Clin Neuropharmacol. 2015 Jul-Aug;38(4):135-40. doi: 10.1097/WNF.0000000000000092.
Lateral trunk flexion is often seen in patients with Parkinson disease, sometimes coming on as a subacute phenomenon associated with medication adjustments, and in others with gradual onset that seems related to a neurodegenerative process related to the evolution of the disease.Either acute or subacute presentations seem to be pure abnormalities in the coronal plane and are usually reversible. However, a chronic form occurs often in a combined fashion with anteroposterior flexion (camptocormia), improves only partially, remains stable, or even worsens over time.The acute/subacute phenotype is the condition originally named as Pisa syndrome (PS).The pathophysiology of PS remains poorly understood, and a cholinergic-dopaminergic imbalance has been suggested as being involved in the cause of this disorder. The role of other neurotransmitters and how they become dysfunctional in PS remains to be elucidated.Specific treatments, other than discontinuing the medications responsible for the disorder, whenever possible, are undeveloped because of the unknown etiology.

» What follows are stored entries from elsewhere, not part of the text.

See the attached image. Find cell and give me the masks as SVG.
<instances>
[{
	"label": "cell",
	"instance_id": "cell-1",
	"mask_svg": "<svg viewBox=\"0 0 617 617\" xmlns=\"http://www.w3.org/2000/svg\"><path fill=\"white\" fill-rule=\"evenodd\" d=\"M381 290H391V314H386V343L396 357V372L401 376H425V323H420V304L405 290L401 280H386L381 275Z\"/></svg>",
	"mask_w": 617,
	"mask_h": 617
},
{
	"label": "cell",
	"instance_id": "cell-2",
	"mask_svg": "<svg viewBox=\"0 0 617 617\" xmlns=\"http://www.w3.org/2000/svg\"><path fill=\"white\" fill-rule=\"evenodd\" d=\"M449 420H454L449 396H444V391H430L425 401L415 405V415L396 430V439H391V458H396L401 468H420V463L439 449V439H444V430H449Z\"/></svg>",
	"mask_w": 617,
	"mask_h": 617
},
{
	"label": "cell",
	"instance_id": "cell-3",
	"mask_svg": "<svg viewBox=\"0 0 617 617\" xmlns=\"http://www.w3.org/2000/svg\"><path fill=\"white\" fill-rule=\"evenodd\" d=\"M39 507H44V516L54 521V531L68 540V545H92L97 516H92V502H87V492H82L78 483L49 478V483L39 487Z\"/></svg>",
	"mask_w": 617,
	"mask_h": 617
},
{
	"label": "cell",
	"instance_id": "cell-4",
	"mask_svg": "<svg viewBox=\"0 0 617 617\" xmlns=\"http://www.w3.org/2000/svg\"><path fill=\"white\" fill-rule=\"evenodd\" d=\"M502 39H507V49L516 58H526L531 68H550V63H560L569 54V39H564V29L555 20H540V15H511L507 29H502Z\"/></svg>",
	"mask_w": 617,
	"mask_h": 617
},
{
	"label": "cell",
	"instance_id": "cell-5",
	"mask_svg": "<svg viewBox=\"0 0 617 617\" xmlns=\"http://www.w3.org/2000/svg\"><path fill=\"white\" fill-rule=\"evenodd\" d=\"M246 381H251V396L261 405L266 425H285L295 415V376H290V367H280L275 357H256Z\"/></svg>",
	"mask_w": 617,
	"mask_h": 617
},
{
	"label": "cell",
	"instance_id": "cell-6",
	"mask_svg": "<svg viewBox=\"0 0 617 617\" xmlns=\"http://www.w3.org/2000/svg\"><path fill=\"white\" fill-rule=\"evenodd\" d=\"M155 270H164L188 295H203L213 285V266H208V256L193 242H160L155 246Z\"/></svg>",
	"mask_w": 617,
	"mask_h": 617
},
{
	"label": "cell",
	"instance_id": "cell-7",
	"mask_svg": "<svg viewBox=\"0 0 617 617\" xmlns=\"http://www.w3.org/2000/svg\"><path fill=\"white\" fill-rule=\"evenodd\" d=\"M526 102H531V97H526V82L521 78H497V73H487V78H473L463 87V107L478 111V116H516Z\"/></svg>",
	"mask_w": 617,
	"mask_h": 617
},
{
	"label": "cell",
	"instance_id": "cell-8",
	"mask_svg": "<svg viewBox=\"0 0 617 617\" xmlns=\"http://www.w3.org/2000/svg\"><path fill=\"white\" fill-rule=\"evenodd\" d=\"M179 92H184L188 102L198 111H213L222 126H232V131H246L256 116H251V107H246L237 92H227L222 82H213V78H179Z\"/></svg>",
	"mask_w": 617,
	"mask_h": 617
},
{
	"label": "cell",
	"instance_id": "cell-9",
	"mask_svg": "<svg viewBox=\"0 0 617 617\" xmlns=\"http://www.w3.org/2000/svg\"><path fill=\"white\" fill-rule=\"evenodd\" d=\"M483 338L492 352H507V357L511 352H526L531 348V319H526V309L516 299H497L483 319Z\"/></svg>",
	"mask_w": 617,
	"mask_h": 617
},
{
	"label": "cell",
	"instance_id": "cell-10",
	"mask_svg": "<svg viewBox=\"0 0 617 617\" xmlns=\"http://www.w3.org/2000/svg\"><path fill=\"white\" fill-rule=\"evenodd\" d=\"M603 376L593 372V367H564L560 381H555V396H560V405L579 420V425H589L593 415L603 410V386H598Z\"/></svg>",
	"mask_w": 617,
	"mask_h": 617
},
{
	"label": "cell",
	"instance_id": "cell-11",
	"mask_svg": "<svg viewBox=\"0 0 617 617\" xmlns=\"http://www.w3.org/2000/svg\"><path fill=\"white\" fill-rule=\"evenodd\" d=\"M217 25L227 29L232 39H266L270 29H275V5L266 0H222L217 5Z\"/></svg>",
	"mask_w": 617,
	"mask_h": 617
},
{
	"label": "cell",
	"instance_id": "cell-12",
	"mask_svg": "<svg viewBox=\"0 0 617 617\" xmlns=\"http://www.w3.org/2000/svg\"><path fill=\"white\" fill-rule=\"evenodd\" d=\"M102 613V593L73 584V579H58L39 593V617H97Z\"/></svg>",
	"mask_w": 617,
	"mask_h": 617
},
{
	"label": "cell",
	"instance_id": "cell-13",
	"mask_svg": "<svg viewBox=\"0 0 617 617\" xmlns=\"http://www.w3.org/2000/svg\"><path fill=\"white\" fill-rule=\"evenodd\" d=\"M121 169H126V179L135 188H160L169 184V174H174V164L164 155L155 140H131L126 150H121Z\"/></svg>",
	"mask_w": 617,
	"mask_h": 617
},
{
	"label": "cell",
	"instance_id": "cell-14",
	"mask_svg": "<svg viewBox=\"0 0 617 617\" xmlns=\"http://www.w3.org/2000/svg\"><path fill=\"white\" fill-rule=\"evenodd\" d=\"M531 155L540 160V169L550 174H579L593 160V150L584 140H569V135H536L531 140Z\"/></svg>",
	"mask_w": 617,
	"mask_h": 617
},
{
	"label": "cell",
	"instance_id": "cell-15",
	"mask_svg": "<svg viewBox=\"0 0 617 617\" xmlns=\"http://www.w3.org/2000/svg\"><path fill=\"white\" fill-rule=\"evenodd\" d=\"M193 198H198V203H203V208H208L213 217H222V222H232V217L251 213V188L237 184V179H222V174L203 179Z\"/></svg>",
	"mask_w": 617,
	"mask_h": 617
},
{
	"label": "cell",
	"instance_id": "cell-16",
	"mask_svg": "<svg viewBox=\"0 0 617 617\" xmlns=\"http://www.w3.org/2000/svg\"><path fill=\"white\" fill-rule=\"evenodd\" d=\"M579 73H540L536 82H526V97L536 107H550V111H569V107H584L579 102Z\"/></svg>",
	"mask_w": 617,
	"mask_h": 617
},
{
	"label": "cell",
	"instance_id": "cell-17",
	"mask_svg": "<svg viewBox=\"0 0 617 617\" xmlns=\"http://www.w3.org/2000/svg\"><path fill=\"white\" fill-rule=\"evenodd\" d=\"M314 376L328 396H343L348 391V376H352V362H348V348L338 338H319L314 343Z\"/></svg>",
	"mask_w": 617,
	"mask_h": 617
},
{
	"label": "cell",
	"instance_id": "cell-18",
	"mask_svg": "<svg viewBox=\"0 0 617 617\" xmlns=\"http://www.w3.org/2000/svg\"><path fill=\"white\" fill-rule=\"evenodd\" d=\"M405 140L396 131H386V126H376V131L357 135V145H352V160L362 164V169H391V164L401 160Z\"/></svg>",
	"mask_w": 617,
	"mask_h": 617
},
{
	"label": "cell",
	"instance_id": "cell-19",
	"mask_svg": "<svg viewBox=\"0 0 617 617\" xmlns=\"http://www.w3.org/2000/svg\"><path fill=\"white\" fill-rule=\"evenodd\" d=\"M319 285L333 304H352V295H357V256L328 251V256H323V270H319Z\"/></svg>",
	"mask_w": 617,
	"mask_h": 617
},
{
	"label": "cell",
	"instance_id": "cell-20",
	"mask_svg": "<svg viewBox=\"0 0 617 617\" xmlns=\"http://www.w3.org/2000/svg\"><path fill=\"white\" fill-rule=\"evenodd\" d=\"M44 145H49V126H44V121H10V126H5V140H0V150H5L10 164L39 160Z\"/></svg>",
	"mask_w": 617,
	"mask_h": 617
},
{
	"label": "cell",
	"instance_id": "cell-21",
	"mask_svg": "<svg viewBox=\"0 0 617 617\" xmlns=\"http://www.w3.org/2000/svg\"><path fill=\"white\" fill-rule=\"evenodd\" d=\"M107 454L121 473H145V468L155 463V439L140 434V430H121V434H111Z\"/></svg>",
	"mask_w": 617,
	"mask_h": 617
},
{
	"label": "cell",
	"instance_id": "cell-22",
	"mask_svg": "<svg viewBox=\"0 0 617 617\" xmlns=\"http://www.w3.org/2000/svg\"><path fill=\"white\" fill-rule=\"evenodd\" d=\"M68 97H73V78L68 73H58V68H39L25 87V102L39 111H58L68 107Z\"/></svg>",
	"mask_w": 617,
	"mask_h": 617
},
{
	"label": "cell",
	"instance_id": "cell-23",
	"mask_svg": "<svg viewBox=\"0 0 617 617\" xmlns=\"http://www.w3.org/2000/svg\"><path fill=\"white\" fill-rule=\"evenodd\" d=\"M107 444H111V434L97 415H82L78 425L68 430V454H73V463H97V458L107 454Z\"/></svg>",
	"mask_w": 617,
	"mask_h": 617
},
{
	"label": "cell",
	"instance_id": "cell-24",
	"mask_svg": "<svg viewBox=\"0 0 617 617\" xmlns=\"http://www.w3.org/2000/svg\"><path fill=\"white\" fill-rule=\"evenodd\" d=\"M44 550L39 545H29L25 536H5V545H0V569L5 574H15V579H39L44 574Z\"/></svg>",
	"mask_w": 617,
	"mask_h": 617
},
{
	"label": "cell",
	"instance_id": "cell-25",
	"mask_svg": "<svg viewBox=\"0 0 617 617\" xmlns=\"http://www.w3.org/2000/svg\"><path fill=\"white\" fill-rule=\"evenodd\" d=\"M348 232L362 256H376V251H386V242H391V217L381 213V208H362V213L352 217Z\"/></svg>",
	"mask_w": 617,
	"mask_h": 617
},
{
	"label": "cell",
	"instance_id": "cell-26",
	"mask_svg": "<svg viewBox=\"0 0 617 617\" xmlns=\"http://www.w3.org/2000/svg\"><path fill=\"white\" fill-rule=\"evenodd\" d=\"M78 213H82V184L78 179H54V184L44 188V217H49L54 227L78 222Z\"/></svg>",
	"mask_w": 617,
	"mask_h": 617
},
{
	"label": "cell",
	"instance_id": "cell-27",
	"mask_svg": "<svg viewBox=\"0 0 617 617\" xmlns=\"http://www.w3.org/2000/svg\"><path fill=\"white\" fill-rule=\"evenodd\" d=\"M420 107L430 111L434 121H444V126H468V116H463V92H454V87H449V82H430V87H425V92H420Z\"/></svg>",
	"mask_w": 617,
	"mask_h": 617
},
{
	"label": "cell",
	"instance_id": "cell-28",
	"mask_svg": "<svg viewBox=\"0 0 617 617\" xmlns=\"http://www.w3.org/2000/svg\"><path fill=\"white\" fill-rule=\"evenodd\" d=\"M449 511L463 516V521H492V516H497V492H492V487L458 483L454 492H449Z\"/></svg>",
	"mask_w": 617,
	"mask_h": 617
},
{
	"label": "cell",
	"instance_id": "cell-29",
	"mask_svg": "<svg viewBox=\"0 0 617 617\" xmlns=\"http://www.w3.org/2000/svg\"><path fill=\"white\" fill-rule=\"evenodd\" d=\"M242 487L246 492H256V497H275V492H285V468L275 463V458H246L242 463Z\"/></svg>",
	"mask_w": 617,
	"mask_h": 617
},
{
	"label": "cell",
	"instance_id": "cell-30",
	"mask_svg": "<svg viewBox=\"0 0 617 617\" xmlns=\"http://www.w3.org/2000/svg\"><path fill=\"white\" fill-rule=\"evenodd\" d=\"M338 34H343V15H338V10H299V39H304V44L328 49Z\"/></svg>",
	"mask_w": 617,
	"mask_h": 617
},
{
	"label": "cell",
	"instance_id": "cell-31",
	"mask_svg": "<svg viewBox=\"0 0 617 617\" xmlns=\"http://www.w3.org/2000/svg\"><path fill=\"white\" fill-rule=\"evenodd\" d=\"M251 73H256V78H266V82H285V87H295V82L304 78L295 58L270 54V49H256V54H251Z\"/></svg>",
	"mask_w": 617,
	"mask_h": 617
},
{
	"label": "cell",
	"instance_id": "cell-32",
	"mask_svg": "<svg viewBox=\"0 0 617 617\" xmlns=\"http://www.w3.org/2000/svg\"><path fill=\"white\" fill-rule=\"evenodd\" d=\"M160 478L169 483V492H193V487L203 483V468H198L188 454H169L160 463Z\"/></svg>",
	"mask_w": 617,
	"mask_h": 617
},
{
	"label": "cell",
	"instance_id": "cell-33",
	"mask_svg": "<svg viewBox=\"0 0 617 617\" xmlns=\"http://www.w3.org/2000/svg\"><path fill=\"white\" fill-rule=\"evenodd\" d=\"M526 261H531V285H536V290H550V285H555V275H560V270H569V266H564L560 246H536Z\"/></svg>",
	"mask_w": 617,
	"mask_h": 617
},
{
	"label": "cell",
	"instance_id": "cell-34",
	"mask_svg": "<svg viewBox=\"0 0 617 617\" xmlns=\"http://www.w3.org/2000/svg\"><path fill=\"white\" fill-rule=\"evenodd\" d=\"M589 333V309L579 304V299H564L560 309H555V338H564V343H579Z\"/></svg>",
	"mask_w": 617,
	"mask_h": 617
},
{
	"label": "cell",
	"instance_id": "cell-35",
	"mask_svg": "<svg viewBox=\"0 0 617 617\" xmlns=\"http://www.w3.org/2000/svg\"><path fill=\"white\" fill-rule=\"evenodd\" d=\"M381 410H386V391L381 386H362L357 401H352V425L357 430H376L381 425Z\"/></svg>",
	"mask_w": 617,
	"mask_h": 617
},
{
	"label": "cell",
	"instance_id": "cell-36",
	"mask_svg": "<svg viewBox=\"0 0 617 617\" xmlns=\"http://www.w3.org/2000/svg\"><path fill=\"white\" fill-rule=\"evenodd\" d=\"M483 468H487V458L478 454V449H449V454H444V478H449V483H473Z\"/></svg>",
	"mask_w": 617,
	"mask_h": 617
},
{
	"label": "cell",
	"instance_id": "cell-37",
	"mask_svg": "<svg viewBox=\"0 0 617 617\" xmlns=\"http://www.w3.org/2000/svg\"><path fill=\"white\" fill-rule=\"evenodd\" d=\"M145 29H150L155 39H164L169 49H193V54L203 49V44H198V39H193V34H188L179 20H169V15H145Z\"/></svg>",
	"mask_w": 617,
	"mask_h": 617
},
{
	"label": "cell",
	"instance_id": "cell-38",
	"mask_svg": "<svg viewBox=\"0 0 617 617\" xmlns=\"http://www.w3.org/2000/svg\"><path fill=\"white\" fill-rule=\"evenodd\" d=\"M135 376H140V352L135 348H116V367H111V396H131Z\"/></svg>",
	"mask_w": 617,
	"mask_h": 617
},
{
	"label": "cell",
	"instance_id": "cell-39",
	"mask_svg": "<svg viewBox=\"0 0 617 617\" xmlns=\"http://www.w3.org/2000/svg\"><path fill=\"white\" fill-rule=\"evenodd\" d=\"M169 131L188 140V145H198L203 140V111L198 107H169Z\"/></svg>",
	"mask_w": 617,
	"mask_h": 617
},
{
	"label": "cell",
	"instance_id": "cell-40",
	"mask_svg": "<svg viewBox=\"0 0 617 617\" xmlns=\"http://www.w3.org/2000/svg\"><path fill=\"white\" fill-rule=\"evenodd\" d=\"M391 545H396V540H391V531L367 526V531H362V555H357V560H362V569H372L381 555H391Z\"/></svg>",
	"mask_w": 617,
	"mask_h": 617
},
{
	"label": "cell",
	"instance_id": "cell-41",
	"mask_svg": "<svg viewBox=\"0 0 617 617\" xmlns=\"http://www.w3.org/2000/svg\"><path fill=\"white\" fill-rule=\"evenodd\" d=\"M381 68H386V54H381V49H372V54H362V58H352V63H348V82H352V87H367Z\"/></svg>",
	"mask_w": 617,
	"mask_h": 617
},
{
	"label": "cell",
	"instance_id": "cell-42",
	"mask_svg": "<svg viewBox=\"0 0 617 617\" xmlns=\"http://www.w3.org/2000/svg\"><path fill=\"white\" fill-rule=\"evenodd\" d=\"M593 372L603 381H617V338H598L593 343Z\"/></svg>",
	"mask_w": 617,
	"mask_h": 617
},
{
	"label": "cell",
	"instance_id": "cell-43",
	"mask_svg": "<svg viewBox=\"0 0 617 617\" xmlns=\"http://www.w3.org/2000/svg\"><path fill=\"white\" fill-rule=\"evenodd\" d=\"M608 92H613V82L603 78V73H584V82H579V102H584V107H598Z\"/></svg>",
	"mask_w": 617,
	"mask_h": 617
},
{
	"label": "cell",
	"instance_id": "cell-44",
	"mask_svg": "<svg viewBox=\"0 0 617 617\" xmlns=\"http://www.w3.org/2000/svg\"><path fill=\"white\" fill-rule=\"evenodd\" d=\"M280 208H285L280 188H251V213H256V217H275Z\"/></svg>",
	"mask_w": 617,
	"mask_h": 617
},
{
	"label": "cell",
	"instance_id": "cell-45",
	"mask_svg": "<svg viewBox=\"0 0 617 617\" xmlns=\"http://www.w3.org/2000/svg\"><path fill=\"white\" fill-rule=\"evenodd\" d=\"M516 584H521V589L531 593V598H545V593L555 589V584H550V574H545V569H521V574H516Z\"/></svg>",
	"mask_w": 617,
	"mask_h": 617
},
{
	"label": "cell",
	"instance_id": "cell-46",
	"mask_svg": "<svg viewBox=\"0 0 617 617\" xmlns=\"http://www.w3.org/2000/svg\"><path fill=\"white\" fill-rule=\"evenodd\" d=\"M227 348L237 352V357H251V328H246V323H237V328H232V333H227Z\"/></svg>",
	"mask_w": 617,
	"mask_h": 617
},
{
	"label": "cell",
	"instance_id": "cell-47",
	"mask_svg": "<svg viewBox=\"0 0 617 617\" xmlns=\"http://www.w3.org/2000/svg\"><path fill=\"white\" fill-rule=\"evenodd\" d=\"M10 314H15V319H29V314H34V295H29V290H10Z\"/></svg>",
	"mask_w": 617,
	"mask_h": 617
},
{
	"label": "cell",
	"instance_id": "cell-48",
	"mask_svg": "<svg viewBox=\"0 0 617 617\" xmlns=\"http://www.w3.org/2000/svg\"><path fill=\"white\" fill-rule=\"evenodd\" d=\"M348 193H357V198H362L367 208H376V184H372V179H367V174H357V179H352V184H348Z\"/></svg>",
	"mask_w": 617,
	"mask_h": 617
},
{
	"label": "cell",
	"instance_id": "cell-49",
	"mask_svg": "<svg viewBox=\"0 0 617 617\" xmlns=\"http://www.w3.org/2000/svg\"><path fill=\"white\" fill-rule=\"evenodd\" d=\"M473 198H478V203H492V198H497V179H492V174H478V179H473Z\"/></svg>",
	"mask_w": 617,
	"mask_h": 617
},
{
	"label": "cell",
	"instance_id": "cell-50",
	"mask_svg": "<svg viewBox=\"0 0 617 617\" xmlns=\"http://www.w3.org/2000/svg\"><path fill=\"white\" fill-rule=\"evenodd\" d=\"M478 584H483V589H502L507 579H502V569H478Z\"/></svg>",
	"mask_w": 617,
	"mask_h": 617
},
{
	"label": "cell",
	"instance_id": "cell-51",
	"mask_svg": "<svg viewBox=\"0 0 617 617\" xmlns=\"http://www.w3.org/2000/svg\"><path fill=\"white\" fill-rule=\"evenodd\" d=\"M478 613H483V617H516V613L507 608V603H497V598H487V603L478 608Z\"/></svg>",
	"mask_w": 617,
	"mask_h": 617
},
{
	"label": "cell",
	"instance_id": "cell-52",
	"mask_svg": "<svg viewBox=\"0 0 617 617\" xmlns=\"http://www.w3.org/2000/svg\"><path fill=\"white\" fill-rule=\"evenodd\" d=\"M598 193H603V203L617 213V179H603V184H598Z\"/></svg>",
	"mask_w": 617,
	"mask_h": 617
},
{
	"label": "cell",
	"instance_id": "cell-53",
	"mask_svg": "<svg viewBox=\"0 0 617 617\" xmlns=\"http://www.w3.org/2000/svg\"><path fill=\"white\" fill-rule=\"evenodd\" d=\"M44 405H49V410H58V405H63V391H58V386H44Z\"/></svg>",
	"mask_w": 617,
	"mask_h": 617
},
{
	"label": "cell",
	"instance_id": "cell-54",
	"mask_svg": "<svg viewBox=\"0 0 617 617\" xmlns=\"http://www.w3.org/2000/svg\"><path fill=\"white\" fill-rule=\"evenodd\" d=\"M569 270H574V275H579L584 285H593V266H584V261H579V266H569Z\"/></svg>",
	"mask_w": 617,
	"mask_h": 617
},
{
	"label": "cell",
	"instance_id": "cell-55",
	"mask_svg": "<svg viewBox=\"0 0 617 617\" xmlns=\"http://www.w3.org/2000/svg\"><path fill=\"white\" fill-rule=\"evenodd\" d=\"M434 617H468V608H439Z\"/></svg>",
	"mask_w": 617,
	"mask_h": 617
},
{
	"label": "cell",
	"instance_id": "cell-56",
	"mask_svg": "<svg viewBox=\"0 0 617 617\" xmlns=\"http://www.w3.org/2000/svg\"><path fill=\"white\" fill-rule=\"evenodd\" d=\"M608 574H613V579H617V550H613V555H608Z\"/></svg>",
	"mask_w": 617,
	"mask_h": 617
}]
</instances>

帕金森病患者常出现躯干侧屈,有时作为与药物调整相关的亚急性现象出现,而在其他患者中则表现为逐渐起病,似乎与疾病进展相关的神经退行性过程有关。急性或亚急性表现似乎是冠状面的单纯异常,通常是可逆的。然而,慢性形式常与前后屈曲(camptocormia)合并出现,仅部分改善,保持稳定,甚至随时间恶化。急性/亚急性表型最初被命名为 Pisa 综合征(PS)。PS 的病理生理学仍知之甚少,有人提出胆碱能 - 多巴胺能失衡与该疾病的病因有关。其他神经递质的作用以及它们在 PS 中如何功能失调仍有待阐明。由于病因不明,除了尽可能停用导致该疾病的药物外,尚未开发出具体的治疗方法。